*TASK STATEMENT*
Please write out exactly the lines that begin at the line containing "When comparing [385,127]" and run to the end of the records.

*Scene question records*
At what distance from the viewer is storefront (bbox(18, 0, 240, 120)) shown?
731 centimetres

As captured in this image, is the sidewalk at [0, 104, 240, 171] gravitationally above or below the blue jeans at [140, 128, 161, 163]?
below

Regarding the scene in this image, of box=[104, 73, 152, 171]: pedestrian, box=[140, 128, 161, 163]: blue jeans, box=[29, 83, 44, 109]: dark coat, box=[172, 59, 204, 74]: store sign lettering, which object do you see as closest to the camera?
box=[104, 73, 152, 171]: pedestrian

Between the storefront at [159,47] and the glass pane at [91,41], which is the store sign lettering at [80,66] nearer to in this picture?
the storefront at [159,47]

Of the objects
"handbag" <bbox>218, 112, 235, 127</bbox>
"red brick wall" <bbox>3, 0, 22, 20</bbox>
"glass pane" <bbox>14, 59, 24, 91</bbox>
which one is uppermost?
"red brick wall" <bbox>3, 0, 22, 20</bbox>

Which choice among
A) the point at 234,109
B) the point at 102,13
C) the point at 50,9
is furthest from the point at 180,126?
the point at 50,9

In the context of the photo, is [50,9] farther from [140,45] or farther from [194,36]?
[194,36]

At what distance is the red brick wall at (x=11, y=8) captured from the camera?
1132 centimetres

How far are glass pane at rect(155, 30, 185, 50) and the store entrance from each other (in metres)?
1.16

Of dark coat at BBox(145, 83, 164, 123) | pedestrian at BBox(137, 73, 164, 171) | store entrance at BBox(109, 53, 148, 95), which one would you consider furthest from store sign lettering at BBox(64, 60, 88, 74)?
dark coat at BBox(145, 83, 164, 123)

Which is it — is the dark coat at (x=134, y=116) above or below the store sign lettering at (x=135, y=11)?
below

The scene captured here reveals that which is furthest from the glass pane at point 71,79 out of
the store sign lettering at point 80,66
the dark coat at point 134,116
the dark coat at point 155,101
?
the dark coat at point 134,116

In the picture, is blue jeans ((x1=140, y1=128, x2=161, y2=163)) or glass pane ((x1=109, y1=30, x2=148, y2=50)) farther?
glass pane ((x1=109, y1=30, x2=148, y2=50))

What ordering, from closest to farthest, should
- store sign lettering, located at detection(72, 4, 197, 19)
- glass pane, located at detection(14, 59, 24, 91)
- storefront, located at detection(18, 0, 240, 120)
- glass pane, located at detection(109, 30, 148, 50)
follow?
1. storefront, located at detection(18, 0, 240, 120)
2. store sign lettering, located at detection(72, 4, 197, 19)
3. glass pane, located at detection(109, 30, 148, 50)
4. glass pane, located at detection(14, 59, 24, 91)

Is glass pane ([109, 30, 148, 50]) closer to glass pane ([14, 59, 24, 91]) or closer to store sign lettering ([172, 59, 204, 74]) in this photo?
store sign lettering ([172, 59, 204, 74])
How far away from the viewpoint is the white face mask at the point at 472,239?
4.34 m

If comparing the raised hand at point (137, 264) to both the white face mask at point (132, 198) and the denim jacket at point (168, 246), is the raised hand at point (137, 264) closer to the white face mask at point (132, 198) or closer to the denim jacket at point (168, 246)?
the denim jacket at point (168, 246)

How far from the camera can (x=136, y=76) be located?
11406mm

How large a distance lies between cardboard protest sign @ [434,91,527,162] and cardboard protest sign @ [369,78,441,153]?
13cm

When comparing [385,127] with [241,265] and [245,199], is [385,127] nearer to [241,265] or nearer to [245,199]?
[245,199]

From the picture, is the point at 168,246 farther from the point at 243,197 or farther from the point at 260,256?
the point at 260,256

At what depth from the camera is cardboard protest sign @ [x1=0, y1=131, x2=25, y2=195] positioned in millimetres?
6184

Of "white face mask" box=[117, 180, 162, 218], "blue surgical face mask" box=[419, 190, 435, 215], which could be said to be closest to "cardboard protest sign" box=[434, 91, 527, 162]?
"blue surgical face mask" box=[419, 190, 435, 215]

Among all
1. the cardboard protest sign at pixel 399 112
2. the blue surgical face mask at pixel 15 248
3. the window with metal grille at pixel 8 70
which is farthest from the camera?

*OUTPUT OF THE TASK*
When comparing [385,127] with [241,265] and [245,199], is [385,127] nearer to [241,265] or nearer to [245,199]?
[245,199]

From the picture, is the point at 168,246 farther from the point at 243,197 or farther from the point at 260,256?
the point at 260,256

At what depth from the camera is cardboard protest sign @ [x1=0, y1=131, x2=25, y2=195] positioned in millimetres?
6184

Of "white face mask" box=[117, 180, 162, 218], "blue surgical face mask" box=[419, 190, 435, 215], which could be said to be closest to "cardboard protest sign" box=[434, 91, 527, 162]?
"blue surgical face mask" box=[419, 190, 435, 215]

Among all
1. the cardboard protest sign at pixel 399 112
2. the blue surgical face mask at pixel 15 248
3. the window with metal grille at pixel 8 70
which is farthest from the camera?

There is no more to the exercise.